Normalized difference vegetative index based crop yield prediction models to minimize nitrogen fertilizer application

Abstract

Scope and Method of Study: The purpose of this study was to develop a theoretical basis and numerical strategy to optimize nitrogen (N) fertilizer application and thereby improve crop yield potential models, increase economic efficiency, and reduce excess N entering the environment. This study focused on formulating systematic continuous functions to describe the relationship between plant response to supplemental N fertilizer and spectral measures of plant stand quality (normalized difference vegetative index or NDVI). A derived continuous definition of plant response to N was combined with current agronomic theory to extend current yield potential modeling equations. Secondary research in this study evaluated the estimation and use of fractional vegetative cover as an ancillary description of yield.
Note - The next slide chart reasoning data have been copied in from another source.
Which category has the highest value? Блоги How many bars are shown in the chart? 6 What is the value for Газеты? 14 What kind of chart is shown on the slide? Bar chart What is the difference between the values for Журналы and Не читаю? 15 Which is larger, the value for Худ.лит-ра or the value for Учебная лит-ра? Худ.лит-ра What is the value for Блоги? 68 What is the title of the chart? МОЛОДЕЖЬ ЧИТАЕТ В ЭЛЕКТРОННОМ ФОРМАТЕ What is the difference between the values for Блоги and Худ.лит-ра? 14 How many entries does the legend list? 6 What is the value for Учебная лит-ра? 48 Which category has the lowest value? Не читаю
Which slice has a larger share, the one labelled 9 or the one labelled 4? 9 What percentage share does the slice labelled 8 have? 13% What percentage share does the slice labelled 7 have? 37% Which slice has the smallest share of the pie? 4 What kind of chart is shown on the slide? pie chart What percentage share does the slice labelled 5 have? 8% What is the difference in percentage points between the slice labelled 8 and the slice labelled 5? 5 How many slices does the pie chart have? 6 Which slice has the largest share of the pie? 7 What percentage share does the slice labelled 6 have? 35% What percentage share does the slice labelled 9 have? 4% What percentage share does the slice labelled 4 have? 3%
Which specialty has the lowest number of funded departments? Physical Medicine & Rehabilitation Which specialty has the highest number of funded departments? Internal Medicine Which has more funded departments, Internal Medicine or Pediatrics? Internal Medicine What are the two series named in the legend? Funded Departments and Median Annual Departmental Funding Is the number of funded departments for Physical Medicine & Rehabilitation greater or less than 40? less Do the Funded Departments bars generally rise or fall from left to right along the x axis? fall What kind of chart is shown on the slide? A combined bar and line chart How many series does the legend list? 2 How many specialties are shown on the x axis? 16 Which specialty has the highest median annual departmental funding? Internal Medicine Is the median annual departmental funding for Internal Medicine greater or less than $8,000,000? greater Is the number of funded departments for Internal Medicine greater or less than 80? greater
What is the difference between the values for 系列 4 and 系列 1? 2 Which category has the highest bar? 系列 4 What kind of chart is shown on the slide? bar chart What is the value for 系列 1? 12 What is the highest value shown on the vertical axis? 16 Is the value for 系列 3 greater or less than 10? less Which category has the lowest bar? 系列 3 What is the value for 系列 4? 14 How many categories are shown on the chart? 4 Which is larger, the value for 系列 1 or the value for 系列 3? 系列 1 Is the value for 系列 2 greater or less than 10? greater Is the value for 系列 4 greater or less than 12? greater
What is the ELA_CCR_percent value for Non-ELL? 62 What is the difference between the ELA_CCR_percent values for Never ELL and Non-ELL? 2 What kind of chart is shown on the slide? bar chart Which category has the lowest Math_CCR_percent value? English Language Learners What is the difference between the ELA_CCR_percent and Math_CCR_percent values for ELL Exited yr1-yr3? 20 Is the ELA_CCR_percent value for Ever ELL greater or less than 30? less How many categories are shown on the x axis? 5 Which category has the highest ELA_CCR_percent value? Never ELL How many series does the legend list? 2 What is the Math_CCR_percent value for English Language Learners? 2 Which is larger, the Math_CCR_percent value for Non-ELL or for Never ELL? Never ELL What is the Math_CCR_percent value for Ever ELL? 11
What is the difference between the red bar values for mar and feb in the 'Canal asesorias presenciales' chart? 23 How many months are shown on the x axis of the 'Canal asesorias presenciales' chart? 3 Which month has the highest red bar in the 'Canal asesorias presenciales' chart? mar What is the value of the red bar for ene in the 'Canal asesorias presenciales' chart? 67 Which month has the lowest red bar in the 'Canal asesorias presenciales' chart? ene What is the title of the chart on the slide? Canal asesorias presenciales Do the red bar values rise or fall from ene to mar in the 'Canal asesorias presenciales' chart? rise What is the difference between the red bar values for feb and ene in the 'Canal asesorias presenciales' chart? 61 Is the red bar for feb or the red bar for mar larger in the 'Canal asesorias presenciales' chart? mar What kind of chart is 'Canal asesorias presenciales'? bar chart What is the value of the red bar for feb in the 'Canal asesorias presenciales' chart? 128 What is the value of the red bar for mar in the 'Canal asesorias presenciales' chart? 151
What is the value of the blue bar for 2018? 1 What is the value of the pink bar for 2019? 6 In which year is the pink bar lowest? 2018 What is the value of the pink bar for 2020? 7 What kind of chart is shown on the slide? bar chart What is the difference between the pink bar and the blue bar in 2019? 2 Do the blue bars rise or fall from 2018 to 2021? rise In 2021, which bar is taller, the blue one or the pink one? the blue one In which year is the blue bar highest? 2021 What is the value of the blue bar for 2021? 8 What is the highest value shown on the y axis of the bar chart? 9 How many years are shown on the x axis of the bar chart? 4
Findings and Conclusions: This study found that plant response to supplemental nitrogen (N) is functionally related to plant stand quality and residual N sufficiency measured by NDVI. Specifically plant response to supplemental N decreases as plant stand quality increases as a function of residual N from the plant-soil matrix. A sigmoidal yield equation was proposed to replace existing yield potential models, which incorporated agronomic boundary conditions and continuous plant response to supplemental N. This study demonstrated that the sigmoidal yield curve integrated continuous plant response to N supplementation and biological constraints more effectively than current empirically derived models. Additionally, the sigmoidal model demonstrated a method of predicting the maximum biophysical limit of yield and provided a quantifiable estimate of yield gain. Furthermore, yield gain was found to be subject to N application rate and further research could be developed to derive the economic net benefit of application rate for specific plant stands. Secondary research in this study also found that fractional vegetative cover could be estimated by a systematic relationship between the mean and variance of NDVI measured by sub-sampling sensors. This finding did not directly contribute to yield prediction, but provides an applicable method for estimating fractional vegetative cover in the field with the use of sub-sampling optical sensors.